After the initial shock, I was able to put things back into perspective a bit: if I first get three years and then five, it will only cost me just over one extra year and a chunk of money (visa renewals are also about to become a lot more expensive). It’s also possible that the Japanese government, in an effort to reduce the backlog and long waiting times, will start granting longer visas more quickly. Two of my friends recently went from one-year renewals straight to three years, and people online were saying the same.

On top of that, I’m perfectly fine on a spouse visa, although it does come with a few small disadvantages compared to PR; for example, I’m not allowed to stay outside Japan for longer than 100 days (unless I have a very good reason), I have to live at the same address as my husband (which means I can’t insure my little apartment in Hachioji against earthquakes, because I don’t officially live there), and François isn’t allowed to die. Not that he ever is, if you ask me – but without PR, it would also mean I’d get kicked out of the country.
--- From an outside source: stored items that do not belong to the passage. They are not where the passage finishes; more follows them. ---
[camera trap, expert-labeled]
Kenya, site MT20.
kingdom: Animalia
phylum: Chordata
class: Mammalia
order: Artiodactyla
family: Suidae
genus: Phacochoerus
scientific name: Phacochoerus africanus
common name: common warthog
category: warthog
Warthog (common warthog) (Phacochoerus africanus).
Anyway, those are all fairly unlikely scenarios, and that’s not even really the point. It’s the constant threat of yet another change. What will they come up with next week? The idea that you can be discarded like yesterday’s trash overnight, while at the same time being expected to go all-in, build a life here, learn the language, buy a house – although I recently heard they’re planning to keep a database of foreigners who own property. To make them pay more taxes, or something.

2020

Maybe I should have known better, because this volatility and xenophobia have been around since covid. Longtime readers will remember how I had to wait 14 months to emigrate because Japan kept adjusting its border policies. How I had already given up my apartment and ended up sleeping on Riemer’s floor, and later lived in the Lee Towers. Last year, the rules for the Business Manager visa were suddenly tightened, which, among other things, meant that instead of needing 5 million yen (about 27,000 euros) in capital, you now had to have 30 million (well over 150,000 euros!) sitting in the bank. You also suddenly needed to employ a full-time Japanese staff member, and several other hurdles were introduced – mainly intended to stop fraudulent visa factories and Chinese Airbnb operators. The Chinese found loopholes. Small IT startups didn’t.
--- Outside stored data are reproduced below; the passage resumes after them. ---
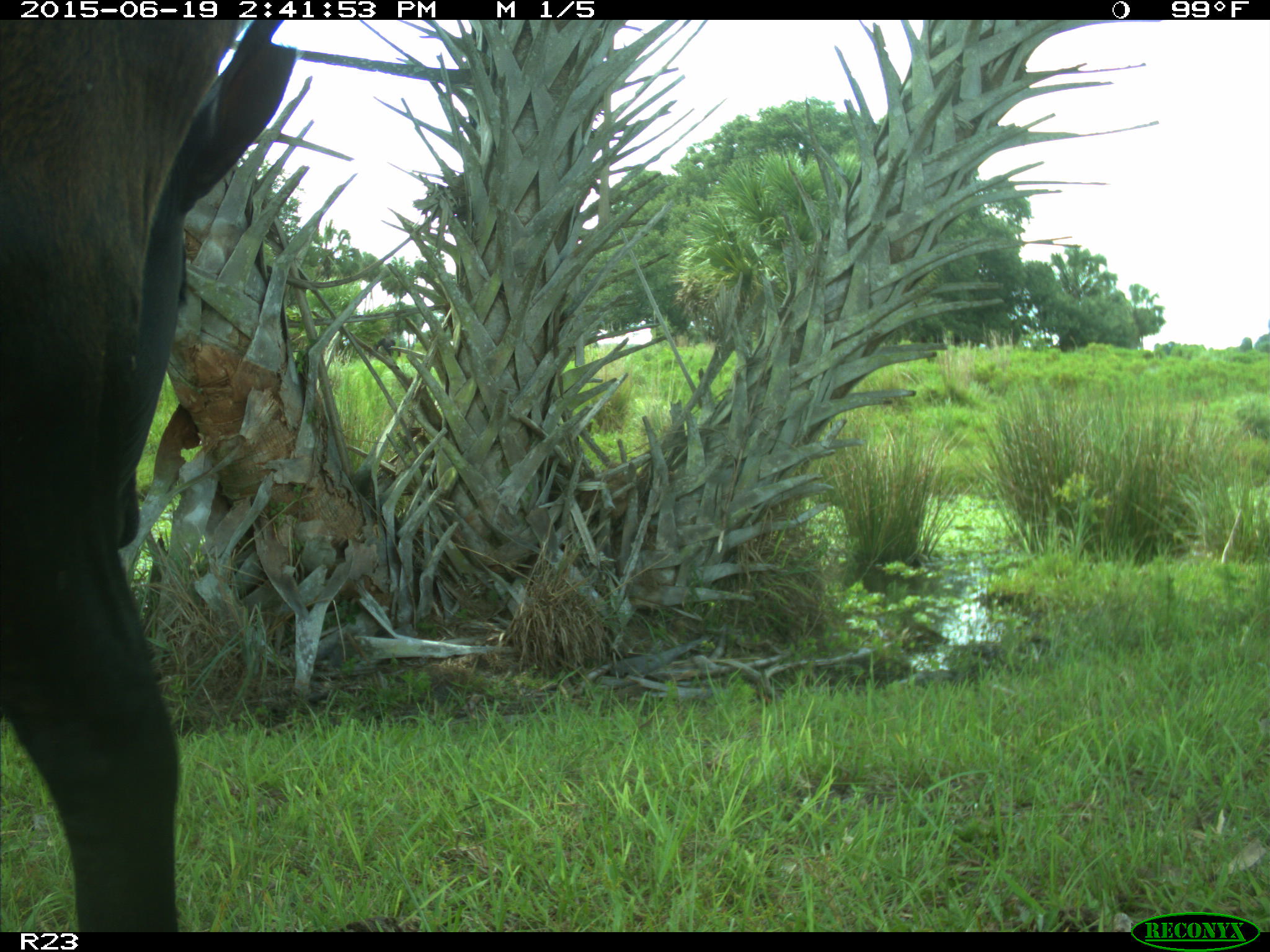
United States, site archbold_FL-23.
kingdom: Animalia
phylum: Chordata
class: Mammalia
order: Artiodactyla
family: Bovidae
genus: Bos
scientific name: Bos taurus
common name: domestic cow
I was lucky (or rather: cautious – sometimes overthinking does pay off) and had just come off my Business Manager visa, because François received his PR in time and I was able to marry him. My friend Elyse and her husband didn’t have that option, since they were both on Business Manager visas. Or rather, were. Next week they’re leaving Japan and moving back to the Netherlands. In this Instagram post, Elyse explains it in a bit more detail, but in short, it simply stopped making sense for them to continue in Japan. Thankfully, Elyse has started to feel a bit excited about going back – but oh, how I’m going to miss our K3 marathons and coffee dates!

I think this was the first time we met, back in 2022
K3 on the beamer at Elyse's house
Local coffee place in Elyse's neighborhood
Day trip to Tama Lake

It’s a well-known part of living abroad: people come and people go. Yesterday I said goodbye to Elyse, today to Mila. Mila isn’t here on a work visa, but she’s basically me from eight years ago; she’s a freelancer who packed up her laptop full of projects and moved to Japan to explore the country in between coding sessions. We regularly ended up side by side in Starbucks, tinkering away on our websites. Luckily, both Mila and Elyse plan to return to Japan often – even if just for short visits.
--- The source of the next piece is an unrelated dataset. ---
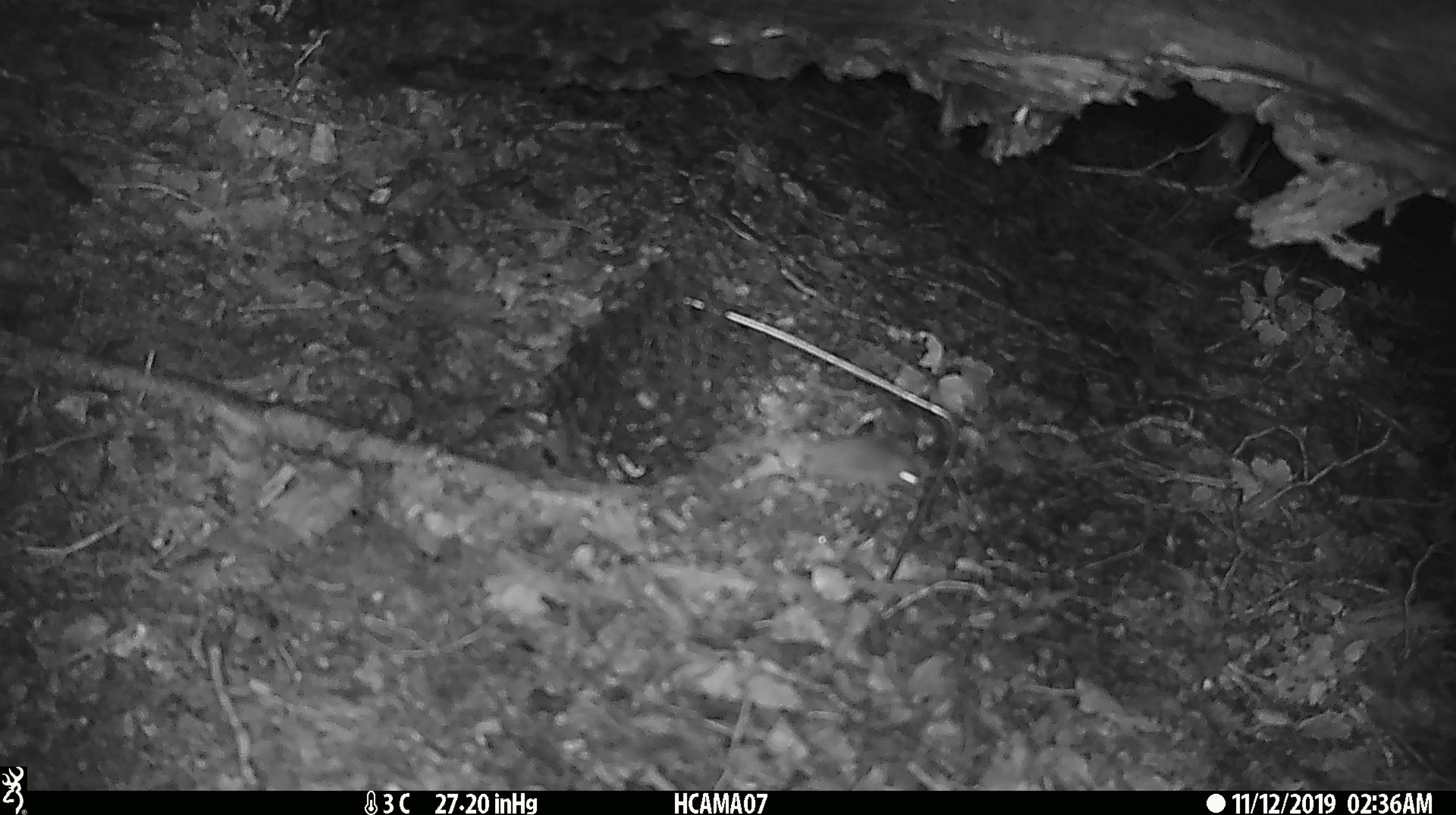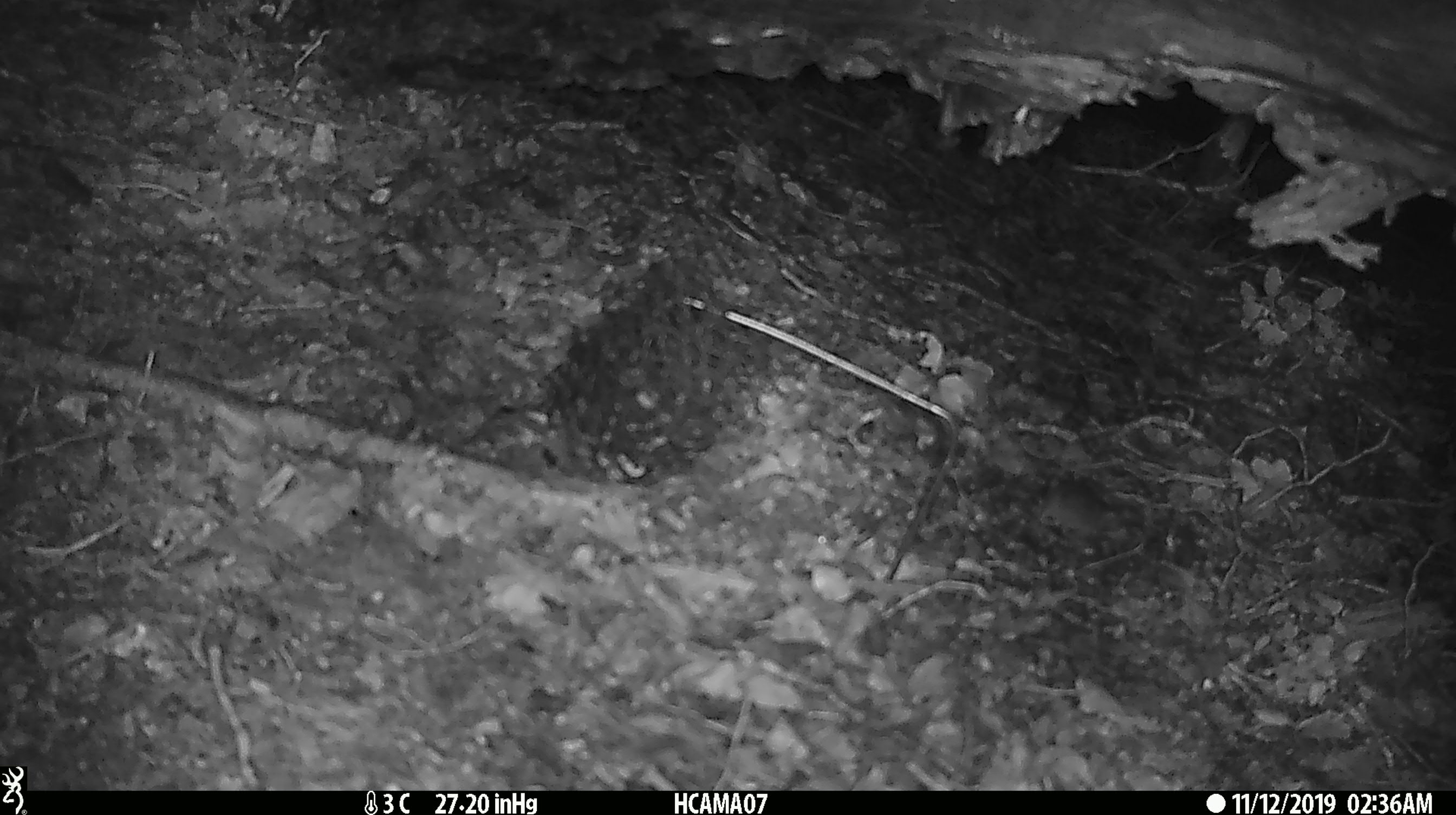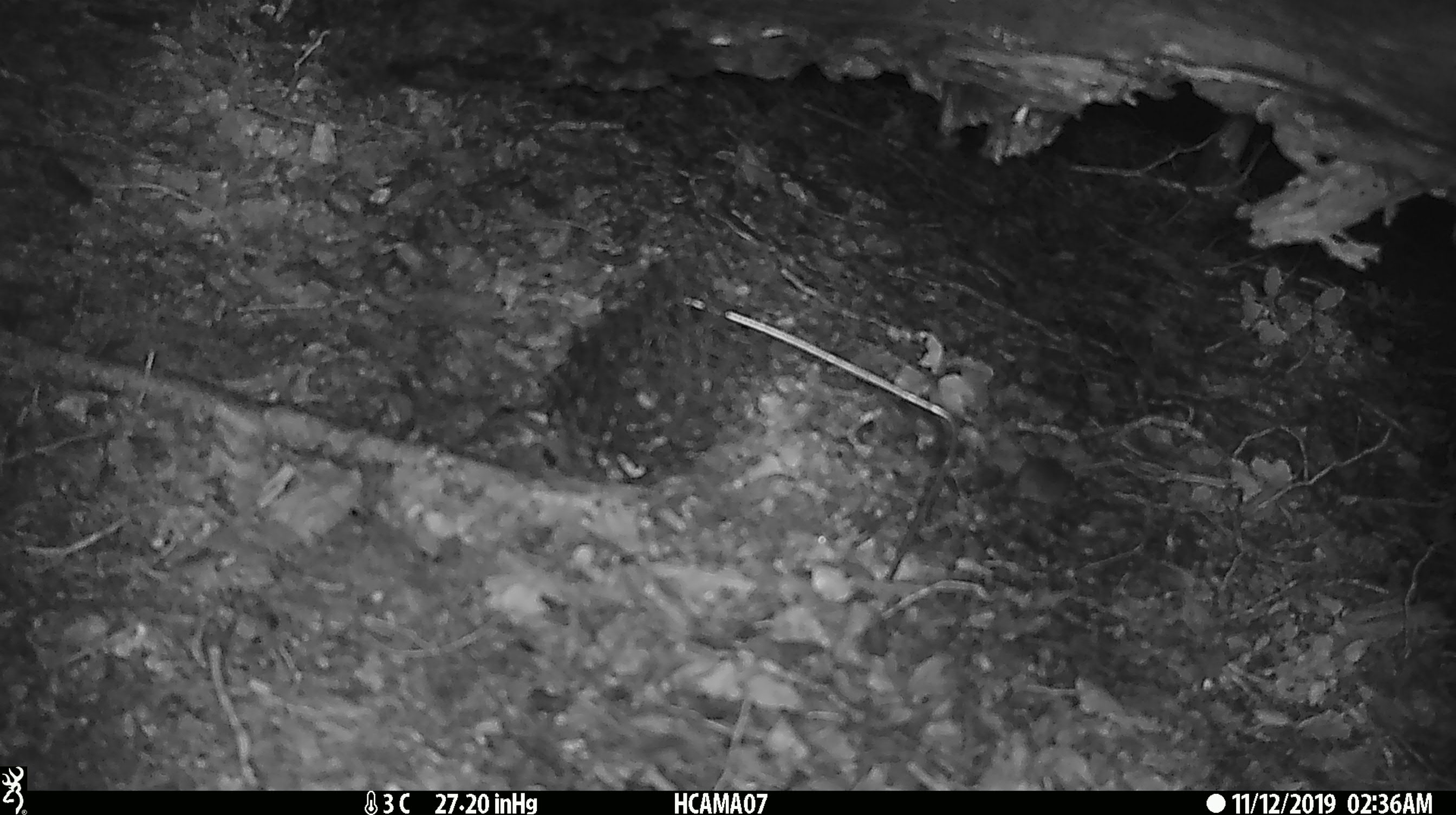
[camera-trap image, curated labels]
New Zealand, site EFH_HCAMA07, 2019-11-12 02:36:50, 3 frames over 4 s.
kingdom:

Mila just asked me: Is it still worth it? Living in Japan? With all the extra red tape (I’m still dealing with the bureaucratic aftermath of dissolving my Japanese company), the stress and uncertainty, and the growing xenophobia? My answer is yes. For now. (I don’t exactly have much of a choice either, because François definitely wants to stay here, so that would immediately turn into a much bigger drama.) I’m happy to be flying to the Netherlands next week, but after those seven weeks I’ll probably be longing again for mountain landscapes, convenience stores, clean and quiet trains and yes, probably even the hanko stamps, overly polite people, and the tax refund of six yen that I ab-so-lutely have to collect at the post office – because otherwise there would undoubtedly be consequences.